ConclusiónLa descripción de dos casos de DM con EPI, en presencia del anticuerpo anti-TIF1γ, nos impulsó a investigar casos similares, con el objetivo de determinar la autenticidad y la relevancia de este hallazgo para la definición de un tratamiento adecuado. A partir de la información recopilada hasta ahora, es evidente que aún tenemos mucho por descubrir sobre la EPI y su relación con las miopatías inflamatorias idiopáticas. Es importante destacar que, aun cuando algunos anticuerpos se identifiquen con mayor frecuencia en casos de EPI, esto no significa que no puedan aparecer en contextos menos comunes, y no se puede negar la posible asociación con anti-TIF1γ, aunque los estudios actuales no hayan logrado establecer esta asociación de forma estadísticamente significativa por el reducido número de casos. Es posible que el anti-TIF1γ no sea el único anticuerpo con estas características, y que existan otros con comportamientos similares para dichas manifestaciones clínicas.

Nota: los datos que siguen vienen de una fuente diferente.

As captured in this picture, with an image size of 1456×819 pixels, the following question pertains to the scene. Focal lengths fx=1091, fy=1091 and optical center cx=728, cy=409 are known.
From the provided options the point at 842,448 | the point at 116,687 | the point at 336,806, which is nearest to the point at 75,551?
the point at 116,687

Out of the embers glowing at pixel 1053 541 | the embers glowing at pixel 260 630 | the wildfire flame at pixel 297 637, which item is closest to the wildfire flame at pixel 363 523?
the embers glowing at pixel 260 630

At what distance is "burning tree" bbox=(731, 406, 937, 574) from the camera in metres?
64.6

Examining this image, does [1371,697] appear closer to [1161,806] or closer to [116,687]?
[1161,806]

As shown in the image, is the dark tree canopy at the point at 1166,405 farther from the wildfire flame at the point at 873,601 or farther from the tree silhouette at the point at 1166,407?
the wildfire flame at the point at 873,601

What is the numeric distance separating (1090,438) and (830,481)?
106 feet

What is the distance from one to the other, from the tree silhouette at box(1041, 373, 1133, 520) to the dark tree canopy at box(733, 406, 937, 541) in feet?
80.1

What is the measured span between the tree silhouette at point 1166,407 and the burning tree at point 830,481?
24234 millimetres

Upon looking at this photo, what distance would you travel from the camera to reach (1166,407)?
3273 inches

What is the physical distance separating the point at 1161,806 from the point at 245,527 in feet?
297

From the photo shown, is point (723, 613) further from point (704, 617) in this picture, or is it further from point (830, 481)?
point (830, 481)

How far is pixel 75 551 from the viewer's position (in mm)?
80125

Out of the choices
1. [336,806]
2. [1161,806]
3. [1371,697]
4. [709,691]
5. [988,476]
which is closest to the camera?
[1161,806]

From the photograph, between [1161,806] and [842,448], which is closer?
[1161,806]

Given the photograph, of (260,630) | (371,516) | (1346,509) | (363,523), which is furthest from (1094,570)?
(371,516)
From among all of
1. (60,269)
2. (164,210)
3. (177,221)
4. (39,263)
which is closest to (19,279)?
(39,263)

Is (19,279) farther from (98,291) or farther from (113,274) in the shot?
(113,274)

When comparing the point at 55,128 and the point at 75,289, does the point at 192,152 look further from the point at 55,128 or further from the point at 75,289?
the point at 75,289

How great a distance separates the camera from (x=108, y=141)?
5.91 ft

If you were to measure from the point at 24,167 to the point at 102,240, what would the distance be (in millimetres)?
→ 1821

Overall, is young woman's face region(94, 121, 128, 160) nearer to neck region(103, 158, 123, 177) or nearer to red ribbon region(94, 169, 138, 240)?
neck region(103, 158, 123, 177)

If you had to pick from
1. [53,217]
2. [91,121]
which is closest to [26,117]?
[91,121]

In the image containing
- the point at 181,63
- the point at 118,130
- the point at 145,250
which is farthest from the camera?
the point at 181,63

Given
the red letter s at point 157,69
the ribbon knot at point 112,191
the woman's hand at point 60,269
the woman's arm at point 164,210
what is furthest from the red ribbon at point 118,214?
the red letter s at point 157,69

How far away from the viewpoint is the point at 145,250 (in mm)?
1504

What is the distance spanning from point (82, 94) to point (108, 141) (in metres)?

FinanciaciónEl trabajo no recibió financiación de fuentes públicas, comerciales o entidades sin ánimo de lucro.
Consideraciones éticasSe contó con el consentimiento verbal y escrito por parte de los pacientes, además de la aprobación por parte del comité de investigación y ética de la institución.
Conflicto de interesesLos autores declaran no tener ningún conflicto de intereses.